She stopped. During this moment when her thoughts were misty and her soul floated in a region of fantasy her naivete made her attribute to that last look with which her lover transfixed her the occult power of the visitation of the angel to the Mother of her Lord. This supposition, worthy of the days of innocence to which her reverie had carried her back, vanished before the memory of a conjugal scene more odious than death. The poor countess could have no real doubt as to the legitimacy of the child that stirred in her womb. The night of her marriage reappeared to her in all the horror if its agony, bringing in its train other such nights and sadder days.
“Ah! my poor Chaverny!” she cried, weeping, “you so respectful, so gracious, you were always kind to me.”
She turned her eyes to her husband as if to persuade herself that that harsh face contained a promise of mercy, dearly brought. The count was awake. His yellow eyes, clear as those of a tiger, glittered beneath their tufted eyebrows and never had his glance been so incisive. The countess, terrified at having encountered it, slid back under the great counterpane and was motionless.
“Why are you weeping?” said the count, pulling away the covering which hid his wife.
That voice, always a terror to her, had a specious softness at this moment which seemed to her of good augury.
“I suffer much,” she answered.
“Well, my pretty one, it is no crime to suffer; why did you tremble when I looked at you? Alas! what must I do to be loved?” The wrinkles of his forehead between the eyebrows deepened. “I see plainly you are afraid of me,” he added, sighing.
Prompted by the instinct of feeble natures the countess interrupted the count by moans, exclaiming:—
“I fear a miscarriage! I clambered over the rocks last evening and tired myself.”

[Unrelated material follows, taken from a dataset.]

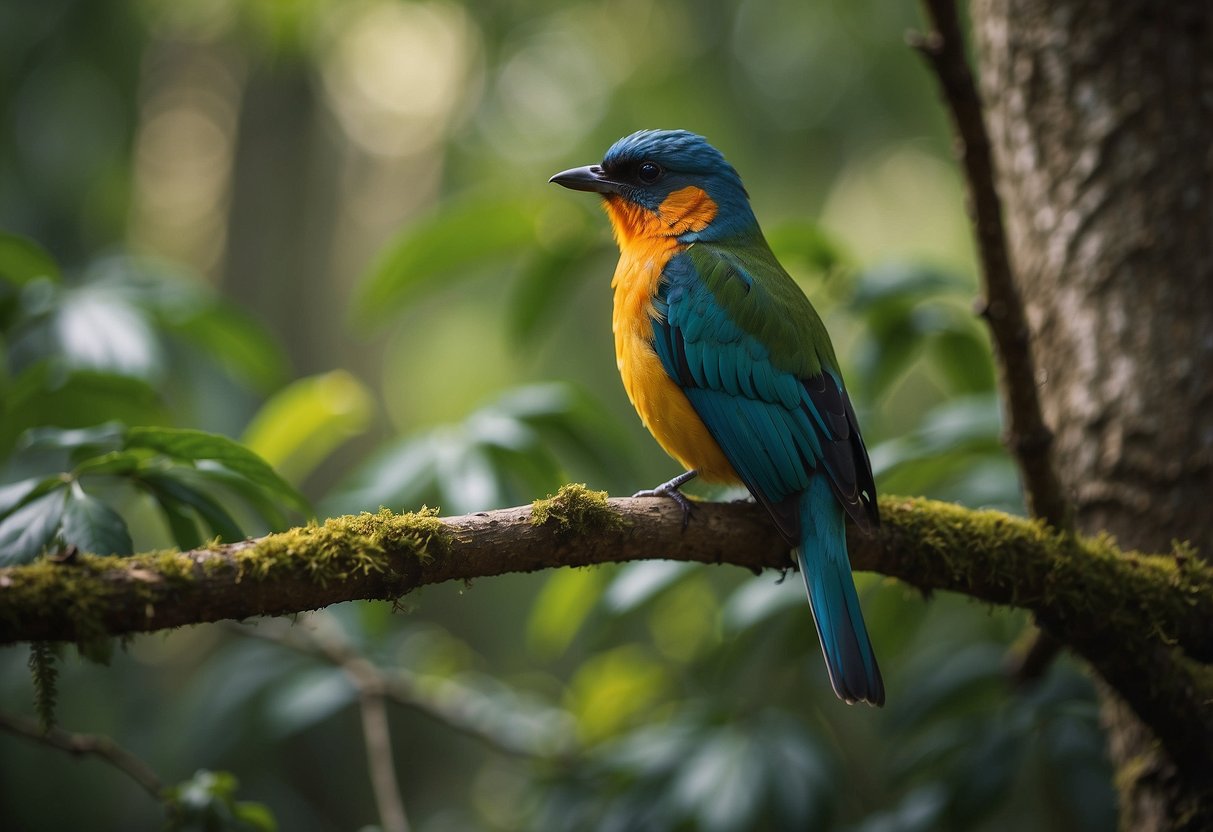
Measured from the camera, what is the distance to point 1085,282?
3.03m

Hearing those words, the count cast so horribly suspicious a look upon his wife, that she reddened and shuddered. He mistook the fear of the innocent creature for remorse.
“Perhaps it is the beginning of a regular childbirth,” he said.
“What then?” she said.
“In any case, I must have a proper man here,” he said. “I will fetch one.”
The gloomy look which accompanied these words overcame the countess, who fell back in the bed with a moan, caused more by a sense of her fate than by the agony of the coming crisis; that moan convinced the count of the justice of the suspicions that were rising in his mind. Affecting a calmness which the tones of his voice, his gestures, and looks contradicted, he rose hastily, wrapped himself in a dressing-gown which lay on a chair, and began by locking a door near the chimney through which the state bedroom was entered from the reception rooms which communicated with the great staircase.